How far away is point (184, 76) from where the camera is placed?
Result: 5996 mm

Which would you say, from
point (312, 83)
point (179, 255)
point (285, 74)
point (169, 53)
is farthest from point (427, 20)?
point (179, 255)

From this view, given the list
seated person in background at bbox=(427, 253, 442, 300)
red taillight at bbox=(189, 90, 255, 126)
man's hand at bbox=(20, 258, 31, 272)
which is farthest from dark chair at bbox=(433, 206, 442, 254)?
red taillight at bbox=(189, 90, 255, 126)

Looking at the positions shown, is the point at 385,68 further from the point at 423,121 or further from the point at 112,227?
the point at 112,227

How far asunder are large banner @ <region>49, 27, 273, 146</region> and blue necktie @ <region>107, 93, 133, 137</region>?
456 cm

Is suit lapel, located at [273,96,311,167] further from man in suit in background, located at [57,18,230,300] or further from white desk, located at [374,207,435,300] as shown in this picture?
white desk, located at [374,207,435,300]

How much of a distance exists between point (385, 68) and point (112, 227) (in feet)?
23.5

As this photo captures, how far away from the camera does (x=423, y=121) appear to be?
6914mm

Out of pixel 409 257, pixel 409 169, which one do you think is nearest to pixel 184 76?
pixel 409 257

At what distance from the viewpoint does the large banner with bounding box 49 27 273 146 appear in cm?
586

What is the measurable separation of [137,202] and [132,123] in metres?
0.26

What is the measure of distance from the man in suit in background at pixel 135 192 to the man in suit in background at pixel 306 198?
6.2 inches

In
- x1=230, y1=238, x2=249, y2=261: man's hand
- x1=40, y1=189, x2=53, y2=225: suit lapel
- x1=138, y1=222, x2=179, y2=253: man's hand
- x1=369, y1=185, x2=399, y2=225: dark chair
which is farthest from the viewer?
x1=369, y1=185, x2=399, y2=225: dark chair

_____

-- WHAT TO PRODUCE --
Print all of the records above line for line, preserving every character, bracket, and number as given.

-- WRITTEN SOLUTION --
How far away is point (184, 76) from where the camera is placed?
Result: 5996 mm

Which would you say, from
point (312, 83)
point (179, 255)
point (285, 74)
point (169, 53)
is farthest from point (427, 20)?
point (179, 255)

From this view, given the list
seated person in background at bbox=(427, 253, 442, 300)
red taillight at bbox=(189, 90, 255, 126)
man's hand at bbox=(20, 258, 31, 272)
which is farthest from dark chair at bbox=(433, 206, 442, 254)?
red taillight at bbox=(189, 90, 255, 126)

Looking at the positions shown, is the point at 385,68 further from the point at 423,121 or further from the point at 112,227?
the point at 112,227

How far asunder are large banner @ <region>49, 27, 273, 146</region> and blue necktie @ <region>107, 93, 133, 137</region>?
456 cm

Is suit lapel, located at [273,96,311,167] further from man in suit in background, located at [57,18,230,300] or further from white desk, located at [374,207,435,300] as shown in this picture?
white desk, located at [374,207,435,300]

How much of a distance exists between point (385, 68) and point (112, 227) (in feet)?
23.5

As this photo captures, how far away from the camera does (x=423, y=121) appear to be?
6914mm

Out of pixel 409 257, pixel 409 169, which one do you think is nearest to pixel 184 76?
pixel 409 257

At what distance from the viewpoint does the large banner with bounding box 49 27 273 146 appear in cm?
586

What is the measurable separation of [137,202] and [132,123] in metres?
0.26

What is the measure of distance from the man in suit in background at pixel 135 192 to the man in suit in background at pixel 306 198?
6.2 inches

In
- x1=230, y1=238, x2=249, y2=261: man's hand
- x1=40, y1=189, x2=53, y2=225: suit lapel
- x1=138, y1=222, x2=179, y2=253: man's hand
- x1=369, y1=185, x2=399, y2=225: dark chair
which is farthest from the viewer?
x1=369, y1=185, x2=399, y2=225: dark chair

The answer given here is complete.